We are retired --- almost 70.
We have an ATV built for 2 people.

If it should die, we would get another IMMEDIATELY!

We love taking our ATV out on the public trails --- especially on a fall day when the leaves are at their peak of color.
Or when the berries are at their best.
Or when the spring flowers are in bloom. There's one special place where we can find wild orchids!
Or just about any other time --- just to get out and enjoy the outdoors.

We have easy access to about 200 miles of public trails....mostly in county forest lands.
Sometimes we will ride through forest paths for 50 miles just to eat lunch --- and then return back home.

Our trails are monitored.
When the trails are too wet, they are closed until further notice.
Our county closes the trails during deer hunting season. The next county over, never closes theirs.

In some places the ATV and snowmobile trails are shared but more often they have separate trails. ATV's can cause too much damage to a snowmobile trail.

Personally, we prefer to ride on week days when there is less traffic on the trails and less dust.

Our ATV just rolled over 6000 miles.

Our ATV gets some ag-work related use but we get lots more enjoyment out of it with our leisure riding.

If you ask us --- it's at our age that everyone should have an ATV!


----------



## Naderhood (Feb 19, 2012)

I agree that its a catch 22. It sounds like closing the land to all vehicles was the right decision but then the hunters will whine about having to walk. ATV riders have just as much of a right to use the land as anyone else. Just because a few of them dont follow the law doesnt mean they should all be punished. Should all grouse hunting in that area be banned because a small percentage of the hunters take more than their limit?

Data excerpts
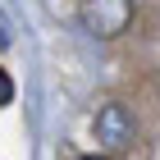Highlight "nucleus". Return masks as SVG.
Segmentation results:
<instances>
[{"label": "nucleus", "mask_w": 160, "mask_h": 160, "mask_svg": "<svg viewBox=\"0 0 160 160\" xmlns=\"http://www.w3.org/2000/svg\"><path fill=\"white\" fill-rule=\"evenodd\" d=\"M78 23L96 41H114L133 23V0H78Z\"/></svg>", "instance_id": "nucleus-1"}, {"label": "nucleus", "mask_w": 160, "mask_h": 160, "mask_svg": "<svg viewBox=\"0 0 160 160\" xmlns=\"http://www.w3.org/2000/svg\"><path fill=\"white\" fill-rule=\"evenodd\" d=\"M96 142L105 151H123V147H133V137H137V123H133V114L123 110L119 101H105L96 110Z\"/></svg>", "instance_id": "nucleus-2"}, {"label": "nucleus", "mask_w": 160, "mask_h": 160, "mask_svg": "<svg viewBox=\"0 0 160 160\" xmlns=\"http://www.w3.org/2000/svg\"><path fill=\"white\" fill-rule=\"evenodd\" d=\"M5 105H14V78L0 69V110H5Z\"/></svg>", "instance_id": "nucleus-3"}, {"label": "nucleus", "mask_w": 160, "mask_h": 160, "mask_svg": "<svg viewBox=\"0 0 160 160\" xmlns=\"http://www.w3.org/2000/svg\"><path fill=\"white\" fill-rule=\"evenodd\" d=\"M5 46H9V32H5V23H0V50H5Z\"/></svg>", "instance_id": "nucleus-4"}, {"label": "nucleus", "mask_w": 160, "mask_h": 160, "mask_svg": "<svg viewBox=\"0 0 160 160\" xmlns=\"http://www.w3.org/2000/svg\"><path fill=\"white\" fill-rule=\"evenodd\" d=\"M78 160H110V156H78Z\"/></svg>", "instance_id": "nucleus-5"}]
</instances>
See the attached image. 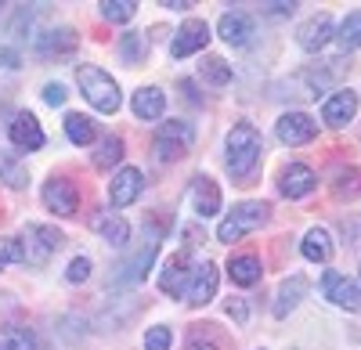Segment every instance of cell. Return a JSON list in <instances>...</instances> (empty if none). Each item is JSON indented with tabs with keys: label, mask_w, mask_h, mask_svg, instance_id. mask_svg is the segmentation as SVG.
<instances>
[{
	"label": "cell",
	"mask_w": 361,
	"mask_h": 350,
	"mask_svg": "<svg viewBox=\"0 0 361 350\" xmlns=\"http://www.w3.org/2000/svg\"><path fill=\"white\" fill-rule=\"evenodd\" d=\"M224 166L235 181H250L253 170L260 166V156H264V141H260V130L253 123H235L228 141H224Z\"/></svg>",
	"instance_id": "6da1fadb"
},
{
	"label": "cell",
	"mask_w": 361,
	"mask_h": 350,
	"mask_svg": "<svg viewBox=\"0 0 361 350\" xmlns=\"http://www.w3.org/2000/svg\"><path fill=\"white\" fill-rule=\"evenodd\" d=\"M76 83H80L83 98L94 105L98 112H105V115H116L119 105H123V91H119V83L105 69H98V65H80L76 69Z\"/></svg>",
	"instance_id": "7a4b0ae2"
},
{
	"label": "cell",
	"mask_w": 361,
	"mask_h": 350,
	"mask_svg": "<svg viewBox=\"0 0 361 350\" xmlns=\"http://www.w3.org/2000/svg\"><path fill=\"white\" fill-rule=\"evenodd\" d=\"M22 264L29 268H47L51 256L66 246V235L54 224H25L22 227Z\"/></svg>",
	"instance_id": "3957f363"
},
{
	"label": "cell",
	"mask_w": 361,
	"mask_h": 350,
	"mask_svg": "<svg viewBox=\"0 0 361 350\" xmlns=\"http://www.w3.org/2000/svg\"><path fill=\"white\" fill-rule=\"evenodd\" d=\"M267 220H271V206H267V202H238V206L221 220L217 239L221 242H238L243 235H250V231L264 227Z\"/></svg>",
	"instance_id": "277c9868"
},
{
	"label": "cell",
	"mask_w": 361,
	"mask_h": 350,
	"mask_svg": "<svg viewBox=\"0 0 361 350\" xmlns=\"http://www.w3.org/2000/svg\"><path fill=\"white\" fill-rule=\"evenodd\" d=\"M192 141H195V130L185 123V120H166L159 130H156V156L159 163H177V159H185L188 149H192Z\"/></svg>",
	"instance_id": "5b68a950"
},
{
	"label": "cell",
	"mask_w": 361,
	"mask_h": 350,
	"mask_svg": "<svg viewBox=\"0 0 361 350\" xmlns=\"http://www.w3.org/2000/svg\"><path fill=\"white\" fill-rule=\"evenodd\" d=\"M192 271H195L192 253L188 249H177L163 264V271H159V289H163L166 296H185V289L192 282Z\"/></svg>",
	"instance_id": "8992f818"
},
{
	"label": "cell",
	"mask_w": 361,
	"mask_h": 350,
	"mask_svg": "<svg viewBox=\"0 0 361 350\" xmlns=\"http://www.w3.org/2000/svg\"><path fill=\"white\" fill-rule=\"evenodd\" d=\"M156 249H159V242H145L141 249H134L123 264L112 271L109 285H137V282H145L148 268H152V260H156Z\"/></svg>",
	"instance_id": "52a82bcc"
},
{
	"label": "cell",
	"mask_w": 361,
	"mask_h": 350,
	"mask_svg": "<svg viewBox=\"0 0 361 350\" xmlns=\"http://www.w3.org/2000/svg\"><path fill=\"white\" fill-rule=\"evenodd\" d=\"M322 293H325L329 304H336L340 311H350V314L361 311V289H357V282H350L340 271H325L322 275Z\"/></svg>",
	"instance_id": "ba28073f"
},
{
	"label": "cell",
	"mask_w": 361,
	"mask_h": 350,
	"mask_svg": "<svg viewBox=\"0 0 361 350\" xmlns=\"http://www.w3.org/2000/svg\"><path fill=\"white\" fill-rule=\"evenodd\" d=\"M145 192V173L137 166H119L116 170V177L109 185V199H112V206L116 210H127L130 202H137Z\"/></svg>",
	"instance_id": "9c48e42d"
},
{
	"label": "cell",
	"mask_w": 361,
	"mask_h": 350,
	"mask_svg": "<svg viewBox=\"0 0 361 350\" xmlns=\"http://www.w3.org/2000/svg\"><path fill=\"white\" fill-rule=\"evenodd\" d=\"M217 282H221V275H217L214 260H199L195 271H192V282H188V289H185V300H188L192 307H206L209 300L217 296Z\"/></svg>",
	"instance_id": "30bf717a"
},
{
	"label": "cell",
	"mask_w": 361,
	"mask_h": 350,
	"mask_svg": "<svg viewBox=\"0 0 361 350\" xmlns=\"http://www.w3.org/2000/svg\"><path fill=\"white\" fill-rule=\"evenodd\" d=\"M44 206L58 217H76L80 210V195H76V185L69 177H51L44 185Z\"/></svg>",
	"instance_id": "8fae6325"
},
{
	"label": "cell",
	"mask_w": 361,
	"mask_h": 350,
	"mask_svg": "<svg viewBox=\"0 0 361 350\" xmlns=\"http://www.w3.org/2000/svg\"><path fill=\"white\" fill-rule=\"evenodd\" d=\"M206 44H209V25L202 18H188V22H180V29L173 33L170 54L173 58H188V54H199Z\"/></svg>",
	"instance_id": "7c38bea8"
},
{
	"label": "cell",
	"mask_w": 361,
	"mask_h": 350,
	"mask_svg": "<svg viewBox=\"0 0 361 350\" xmlns=\"http://www.w3.org/2000/svg\"><path fill=\"white\" fill-rule=\"evenodd\" d=\"M217 33H221V40L228 44V47H250L253 44V33H257V25H253V18L246 15V11H224L221 15V22H217Z\"/></svg>",
	"instance_id": "4fadbf2b"
},
{
	"label": "cell",
	"mask_w": 361,
	"mask_h": 350,
	"mask_svg": "<svg viewBox=\"0 0 361 350\" xmlns=\"http://www.w3.org/2000/svg\"><path fill=\"white\" fill-rule=\"evenodd\" d=\"M8 137L18 152H40L44 149V127L33 112H18L8 127Z\"/></svg>",
	"instance_id": "5bb4252c"
},
{
	"label": "cell",
	"mask_w": 361,
	"mask_h": 350,
	"mask_svg": "<svg viewBox=\"0 0 361 350\" xmlns=\"http://www.w3.org/2000/svg\"><path fill=\"white\" fill-rule=\"evenodd\" d=\"M275 134H279V141L282 144H307V141H314L318 137V123L311 120L307 112H286L282 120L275 123Z\"/></svg>",
	"instance_id": "9a60e30c"
},
{
	"label": "cell",
	"mask_w": 361,
	"mask_h": 350,
	"mask_svg": "<svg viewBox=\"0 0 361 350\" xmlns=\"http://www.w3.org/2000/svg\"><path fill=\"white\" fill-rule=\"evenodd\" d=\"M318 188V177H314V170L304 166V163H289L282 173H279V192L286 199H304Z\"/></svg>",
	"instance_id": "2e32d148"
},
{
	"label": "cell",
	"mask_w": 361,
	"mask_h": 350,
	"mask_svg": "<svg viewBox=\"0 0 361 350\" xmlns=\"http://www.w3.org/2000/svg\"><path fill=\"white\" fill-rule=\"evenodd\" d=\"M357 112V94L354 91H336L333 98H325L322 105V120L325 127H347Z\"/></svg>",
	"instance_id": "e0dca14e"
},
{
	"label": "cell",
	"mask_w": 361,
	"mask_h": 350,
	"mask_svg": "<svg viewBox=\"0 0 361 350\" xmlns=\"http://www.w3.org/2000/svg\"><path fill=\"white\" fill-rule=\"evenodd\" d=\"M192 206H195V213L202 220L221 213V188H217L214 177H202V173H199V177L192 181Z\"/></svg>",
	"instance_id": "ac0fdd59"
},
{
	"label": "cell",
	"mask_w": 361,
	"mask_h": 350,
	"mask_svg": "<svg viewBox=\"0 0 361 350\" xmlns=\"http://www.w3.org/2000/svg\"><path fill=\"white\" fill-rule=\"evenodd\" d=\"M76 33L69 25H62V29H47L44 37H37V54H44V58H69L73 51H76Z\"/></svg>",
	"instance_id": "d6986e66"
},
{
	"label": "cell",
	"mask_w": 361,
	"mask_h": 350,
	"mask_svg": "<svg viewBox=\"0 0 361 350\" xmlns=\"http://www.w3.org/2000/svg\"><path fill=\"white\" fill-rule=\"evenodd\" d=\"M307 278L304 275H293V278H286L282 285H279V293H275V304H271V311H275V318H286L289 311H296L300 307V300L307 296Z\"/></svg>",
	"instance_id": "ffe728a7"
},
{
	"label": "cell",
	"mask_w": 361,
	"mask_h": 350,
	"mask_svg": "<svg viewBox=\"0 0 361 350\" xmlns=\"http://www.w3.org/2000/svg\"><path fill=\"white\" fill-rule=\"evenodd\" d=\"M296 40H300V47H304V51H322L329 40H333V18H329V15L307 18L304 25H300Z\"/></svg>",
	"instance_id": "44dd1931"
},
{
	"label": "cell",
	"mask_w": 361,
	"mask_h": 350,
	"mask_svg": "<svg viewBox=\"0 0 361 350\" xmlns=\"http://www.w3.org/2000/svg\"><path fill=\"white\" fill-rule=\"evenodd\" d=\"M141 311V300L137 296H123V300H109L105 307H102V318L98 322L105 325V329H123L127 322H134V314Z\"/></svg>",
	"instance_id": "7402d4cb"
},
{
	"label": "cell",
	"mask_w": 361,
	"mask_h": 350,
	"mask_svg": "<svg viewBox=\"0 0 361 350\" xmlns=\"http://www.w3.org/2000/svg\"><path fill=\"white\" fill-rule=\"evenodd\" d=\"M333 235H329L325 227H311L307 235H304V242H300V253H304L311 264H329L333 260Z\"/></svg>",
	"instance_id": "603a6c76"
},
{
	"label": "cell",
	"mask_w": 361,
	"mask_h": 350,
	"mask_svg": "<svg viewBox=\"0 0 361 350\" xmlns=\"http://www.w3.org/2000/svg\"><path fill=\"white\" fill-rule=\"evenodd\" d=\"M130 108H134L137 120H159V115L166 112V94L159 91V87H141V91L134 94V101H130Z\"/></svg>",
	"instance_id": "cb8c5ba5"
},
{
	"label": "cell",
	"mask_w": 361,
	"mask_h": 350,
	"mask_svg": "<svg viewBox=\"0 0 361 350\" xmlns=\"http://www.w3.org/2000/svg\"><path fill=\"white\" fill-rule=\"evenodd\" d=\"M0 350H40V336L25 325H0Z\"/></svg>",
	"instance_id": "d4e9b609"
},
{
	"label": "cell",
	"mask_w": 361,
	"mask_h": 350,
	"mask_svg": "<svg viewBox=\"0 0 361 350\" xmlns=\"http://www.w3.org/2000/svg\"><path fill=\"white\" fill-rule=\"evenodd\" d=\"M94 227H98V235L109 242V246H127V239H130V224L119 217V213H102L98 220H94Z\"/></svg>",
	"instance_id": "484cf974"
},
{
	"label": "cell",
	"mask_w": 361,
	"mask_h": 350,
	"mask_svg": "<svg viewBox=\"0 0 361 350\" xmlns=\"http://www.w3.org/2000/svg\"><path fill=\"white\" fill-rule=\"evenodd\" d=\"M66 134H69L73 144L87 149V144H94V141H98V123H94V120H87L83 112H69V115H66Z\"/></svg>",
	"instance_id": "4316f807"
},
{
	"label": "cell",
	"mask_w": 361,
	"mask_h": 350,
	"mask_svg": "<svg viewBox=\"0 0 361 350\" xmlns=\"http://www.w3.org/2000/svg\"><path fill=\"white\" fill-rule=\"evenodd\" d=\"M228 275H231L235 285H243V289H246V285H257V282H260L264 268H260V260H257V256H231Z\"/></svg>",
	"instance_id": "83f0119b"
},
{
	"label": "cell",
	"mask_w": 361,
	"mask_h": 350,
	"mask_svg": "<svg viewBox=\"0 0 361 350\" xmlns=\"http://www.w3.org/2000/svg\"><path fill=\"white\" fill-rule=\"evenodd\" d=\"M0 185H8V188H29V170L22 166L18 156L11 152H0Z\"/></svg>",
	"instance_id": "f1b7e54d"
},
{
	"label": "cell",
	"mask_w": 361,
	"mask_h": 350,
	"mask_svg": "<svg viewBox=\"0 0 361 350\" xmlns=\"http://www.w3.org/2000/svg\"><path fill=\"white\" fill-rule=\"evenodd\" d=\"M119 159H123V137H119V134H105L94 144V166L98 170H112Z\"/></svg>",
	"instance_id": "f546056e"
},
{
	"label": "cell",
	"mask_w": 361,
	"mask_h": 350,
	"mask_svg": "<svg viewBox=\"0 0 361 350\" xmlns=\"http://www.w3.org/2000/svg\"><path fill=\"white\" fill-rule=\"evenodd\" d=\"M199 80L209 83V87H228L231 83V69L224 58H202V65H199Z\"/></svg>",
	"instance_id": "4dcf8cb0"
},
{
	"label": "cell",
	"mask_w": 361,
	"mask_h": 350,
	"mask_svg": "<svg viewBox=\"0 0 361 350\" xmlns=\"http://www.w3.org/2000/svg\"><path fill=\"white\" fill-rule=\"evenodd\" d=\"M340 51H357L361 47V11H350L340 25V37H336Z\"/></svg>",
	"instance_id": "1f68e13d"
},
{
	"label": "cell",
	"mask_w": 361,
	"mask_h": 350,
	"mask_svg": "<svg viewBox=\"0 0 361 350\" xmlns=\"http://www.w3.org/2000/svg\"><path fill=\"white\" fill-rule=\"evenodd\" d=\"M98 11H102V18H105V22H119V25H123V22H130V18H134L137 4H134V0H102Z\"/></svg>",
	"instance_id": "d6a6232c"
},
{
	"label": "cell",
	"mask_w": 361,
	"mask_h": 350,
	"mask_svg": "<svg viewBox=\"0 0 361 350\" xmlns=\"http://www.w3.org/2000/svg\"><path fill=\"white\" fill-rule=\"evenodd\" d=\"M145 51H148V44H145L141 33H123L119 37V54H123V62H141Z\"/></svg>",
	"instance_id": "836d02e7"
},
{
	"label": "cell",
	"mask_w": 361,
	"mask_h": 350,
	"mask_svg": "<svg viewBox=\"0 0 361 350\" xmlns=\"http://www.w3.org/2000/svg\"><path fill=\"white\" fill-rule=\"evenodd\" d=\"M170 343H173V332L166 325H152L145 332V350H170Z\"/></svg>",
	"instance_id": "e575fe53"
},
{
	"label": "cell",
	"mask_w": 361,
	"mask_h": 350,
	"mask_svg": "<svg viewBox=\"0 0 361 350\" xmlns=\"http://www.w3.org/2000/svg\"><path fill=\"white\" fill-rule=\"evenodd\" d=\"M66 278H69L73 285L87 282V278H90V260H87V256H73L69 268H66Z\"/></svg>",
	"instance_id": "d590c367"
},
{
	"label": "cell",
	"mask_w": 361,
	"mask_h": 350,
	"mask_svg": "<svg viewBox=\"0 0 361 350\" xmlns=\"http://www.w3.org/2000/svg\"><path fill=\"white\" fill-rule=\"evenodd\" d=\"M4 264H22V242L18 239H0V268Z\"/></svg>",
	"instance_id": "8d00e7d4"
},
{
	"label": "cell",
	"mask_w": 361,
	"mask_h": 350,
	"mask_svg": "<svg viewBox=\"0 0 361 350\" xmlns=\"http://www.w3.org/2000/svg\"><path fill=\"white\" fill-rule=\"evenodd\" d=\"M185 350H221V346L214 343V336H209V332H192L188 343H185Z\"/></svg>",
	"instance_id": "74e56055"
},
{
	"label": "cell",
	"mask_w": 361,
	"mask_h": 350,
	"mask_svg": "<svg viewBox=\"0 0 361 350\" xmlns=\"http://www.w3.org/2000/svg\"><path fill=\"white\" fill-rule=\"evenodd\" d=\"M44 101L54 105V108L66 105V87H62V83H47V87H44Z\"/></svg>",
	"instance_id": "f35d334b"
},
{
	"label": "cell",
	"mask_w": 361,
	"mask_h": 350,
	"mask_svg": "<svg viewBox=\"0 0 361 350\" xmlns=\"http://www.w3.org/2000/svg\"><path fill=\"white\" fill-rule=\"evenodd\" d=\"M22 65V54L11 47H0V69H18Z\"/></svg>",
	"instance_id": "ab89813d"
},
{
	"label": "cell",
	"mask_w": 361,
	"mask_h": 350,
	"mask_svg": "<svg viewBox=\"0 0 361 350\" xmlns=\"http://www.w3.org/2000/svg\"><path fill=\"white\" fill-rule=\"evenodd\" d=\"M228 318H235V322H246V318H250V311H246V304L243 300H228Z\"/></svg>",
	"instance_id": "60d3db41"
},
{
	"label": "cell",
	"mask_w": 361,
	"mask_h": 350,
	"mask_svg": "<svg viewBox=\"0 0 361 350\" xmlns=\"http://www.w3.org/2000/svg\"><path fill=\"white\" fill-rule=\"evenodd\" d=\"M264 11H271V15H293V11H296V4H267Z\"/></svg>",
	"instance_id": "b9f144b4"
}]
</instances>
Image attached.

• [What is asked]
(1) Please repeat the ATV trail text word for word from "Or just about" to "a snowmobile trail.".
(2) Pick up the ATV trail text after its last sentence and continue writing it.

• [Responses per task]
(1)
Or just about any other time --- just to get out and enjoy the outdoors.

We have easy access to about 200 miles of public trails....mostly in county forest lands.
Sometimes we will ride through forest paths for 50 miles just to eat lunch --- and then return back home.

Our trails are monitored.
When the trails are too wet, they are closed until further notice.
Our county closes the trails during deer hunting season. The next county over, never closes theirs.

In some places the ATV and snowmobile trails are shared but more often they have separate trails. ATV's can cause too much damage to a snowmobile trail.

(2)
----------



## big rockpile (Feb 24, 2003)

Ok I hunt State and Federal Lands.State Land I hunt on they use Horses on Trails I didn't like it but the Trails made it much easier getting around on foot.

Now I'm surrounded with Federal Land ATV's are definite No!No! Government put up Signs,Cables and Gates.People see how fast they can distroy all this just so they can drive ATV's or Pickups back into property that is really only able to legally get into by Walking or Boat.

Well yes I get mad for taking an Hour Boat Ride getting into an area only to be setting there at daylight waiting on a Deer,then have someone ride through with ATV.

Plus side they do make nice open trails to get Game out like 350 pound Hog we took out last Winter.

Thought about ATV but the cost of them I would rather put my money in a Short Wheelbase Jeep or Tractor.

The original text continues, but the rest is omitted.